Quando eles vinham já próximo de mim, eu ouvi um grande barulho. “Por onde é que vocês passaram? Caiu alguma árvore?” Não. Era um leopardo. O leopardo esteve em cima da árvore a ver-me passar. Passei por baixo dele, portanto, ele não me fez mal nenhum, porque eu nem sequer dei por ele. Mas quando viu aquela gente toda, resolveu fugir. Portanto, eu passei por baixo do leopardo sem dar por isso!
Professor, como é que alguém com a sua a vida inteira de atividade cívica em defesa do ambiente, vê movimentos como, por exemplo, a Climáximo e as suas ações?
Vou-lhe referir outro caso que a imprensa, a rádio e a televisão, muitas vezes, referem. O fundamentalismo é prejudicial sempre, em qualquer área. No futebol, na política, em qualquer área. Então…. criticam muito os fundamentalistas (que atiram tinha contra quadros nos museus, por exemplo)… eu também sou contra, mas o que me dói é que não dizem o que fazem os anti-ambientalistas, aqueles que não gostam daquilo que fazem os ambientalistas! Alguém disse que, em 2023, foram assassinados entre 17 a 20 ambientalistas em todo o globo? Isso são os que se contam, são os que se conhecem. Isto é muito mais grave do que atirar tintas e ninguém refere!

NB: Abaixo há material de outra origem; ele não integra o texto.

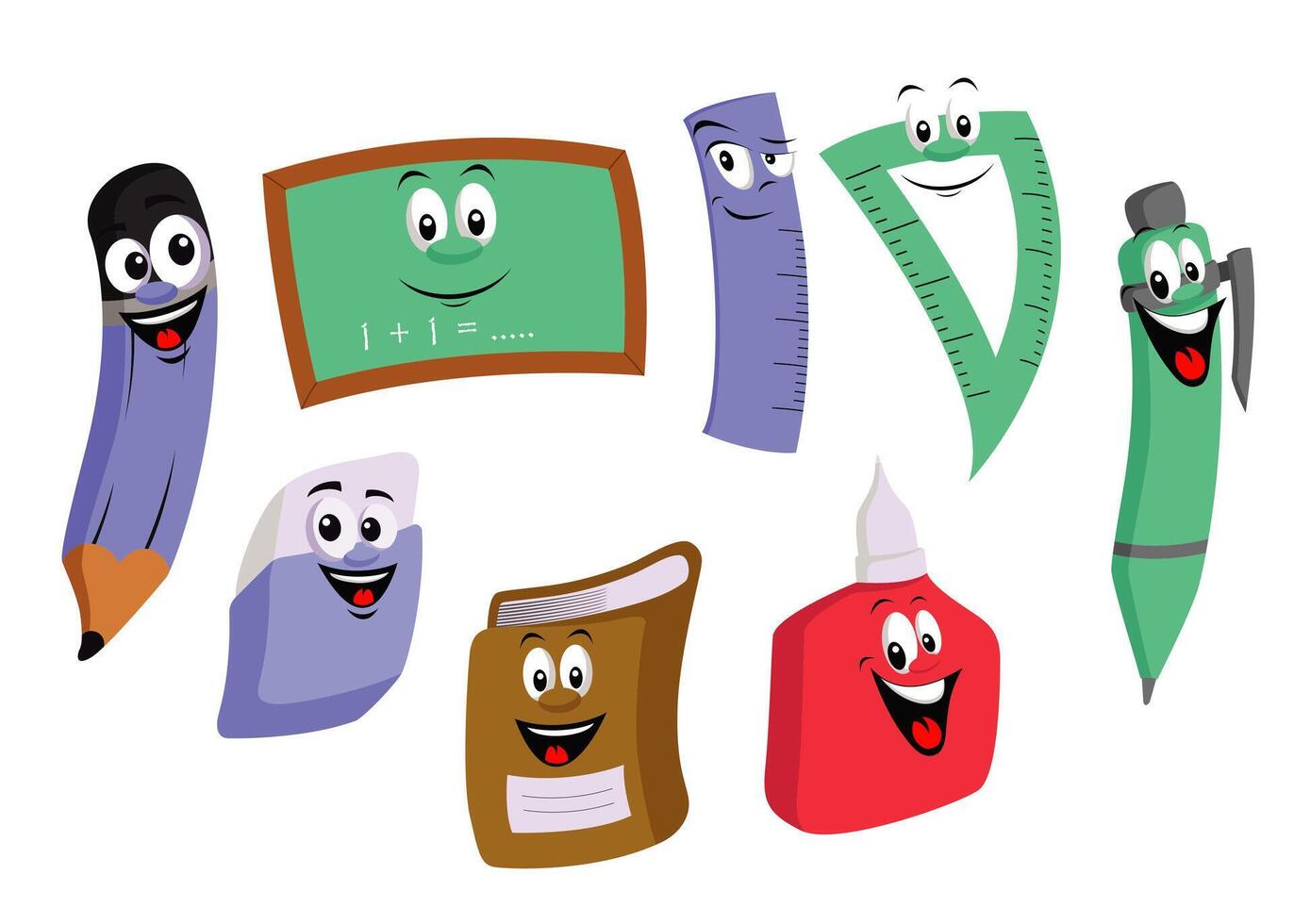 Cartoon Illustration of a Funny Stationery Character vector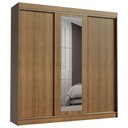 Ver imagem 2 de Guarda-Roupa Casal Madesa Kansas 3 Portas de Correr com Espelho 3 Gavetas Rustic Cor:Rustic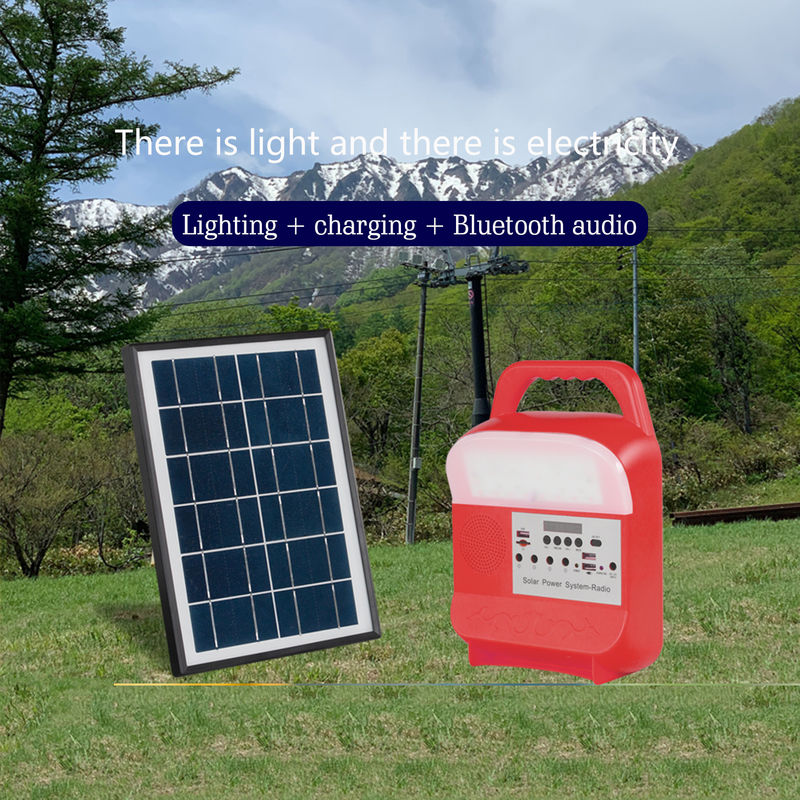 Systeem van de de Generatorverlichting van 6000Mah 5kw het Draagbare Zonnekit handed type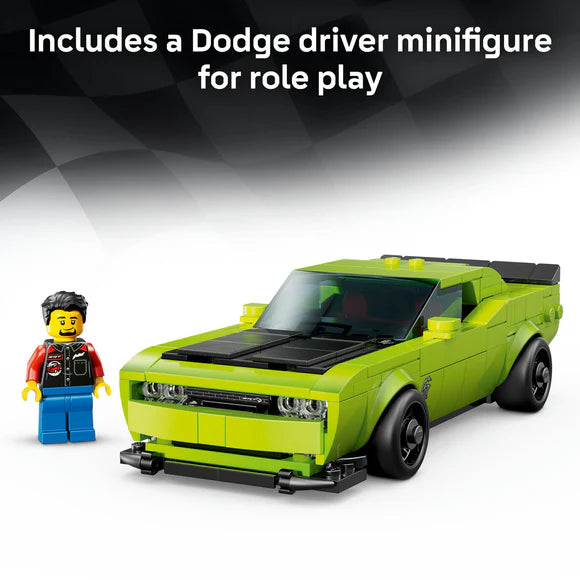 LEGO® Speed Champions Dodge Challenger SRT Hellcat Sports Car - 77237 - 390 Piece Building Set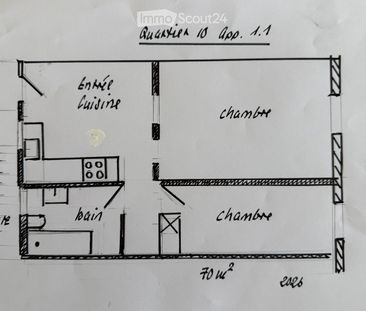 2.5 Zimmer, 70 m² - Photo 4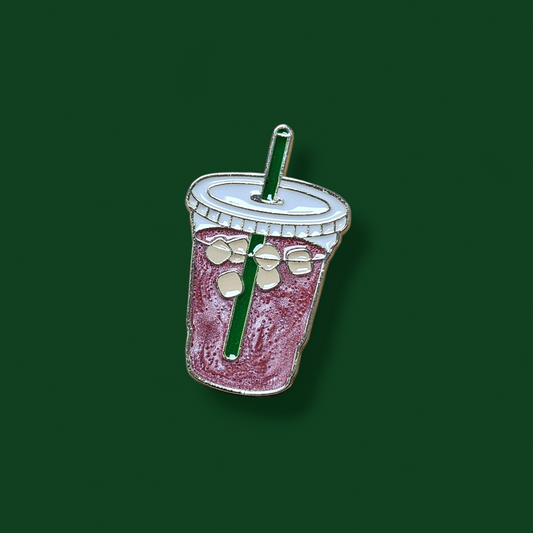 Iced Coffee Enamel Pin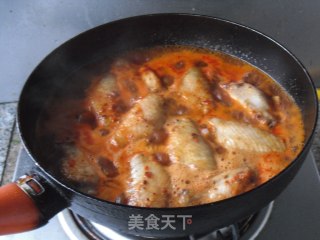 香辣鸡翅的做法步骤：9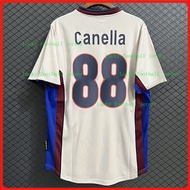 1998/99 Retro Barcelona Away Jersey Vintage Football Jerseys 98/99 AAA+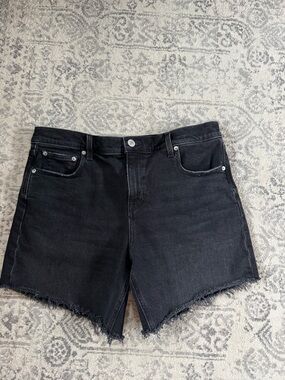 AYR Black Denim The Day Off Shorts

Professor... aos 91 anos, continua a trabalhar.
Continuo, continuo. Agora estou a ver se acabo esse livro. O Camões era uma mente brilhante e de uma cultura vastíssima. E é preciso conhecer a obra completa dele e saber o que ele consultou. É preciso ver que ele não tinha computadores. Tinha muito poucos livros, tinha era manuscritos, era brutal e devia ter uma memória também brilhantíssima. Ele demorou 15 anos a escrever “Os Lusíadas”.
Mas, ainda agora, esqueci-me de lhe dizer que o maior risco nessas expedições, são as doenças tropicais. Eu apanhei várias vezes malária, aliás, já propus a um colega mais jovem, escrevermos um livro, um pequeno livro, com os biólogos. Estou a falar em botânicos e zoólogos que morreram em expedições com doenças tropicais e com acidentes.
Teve várias vezes malária...
Tive malária umas 3 vezes. Ainda não havia guerra colonial, quando isso me aconteceu. Fui a uma exposição tropical e vim e comecei a urinar sangue. Fui ao hospital em Coimbra. “O que é que será que, o que não será?”. Na altura, não se via nada. Depois até fui para a oncologia a ver se havia alguma coisa, mas nada. E aquilo desapareceu. Hoje sei o que é que tive. Foi uma infeção por um parasita que me entrou no corpo. Entrou pelos pés. Eu tinha estado num pântano, a colher plantas, e fui com umas botas de maneira a não me molhar até à cintura. A certa altura, ouvi um barulho e tive receio que fosse um jacaré. Virei-me de repente e entrou-me água. Portanto, esse parasita entrou e está cá ainda no meu rim. Está aqui. Aqui há tempos, um médico disse-me “você tem aqui um quistos no rim”. Pois tenho e sei o que é, está enquistado. Aquilo desapareceu porque enquistou, não me comeu o rim todo.
Sentiu a sua vida em risco nessa altura…?
Sei que, às vezes, nos trópicos, esse se quistos podem originar cancros, mas hei de morrer de alguma coisa. Portanto, é isso… as doenças tropicais são um maior risco do que os animais selvagens.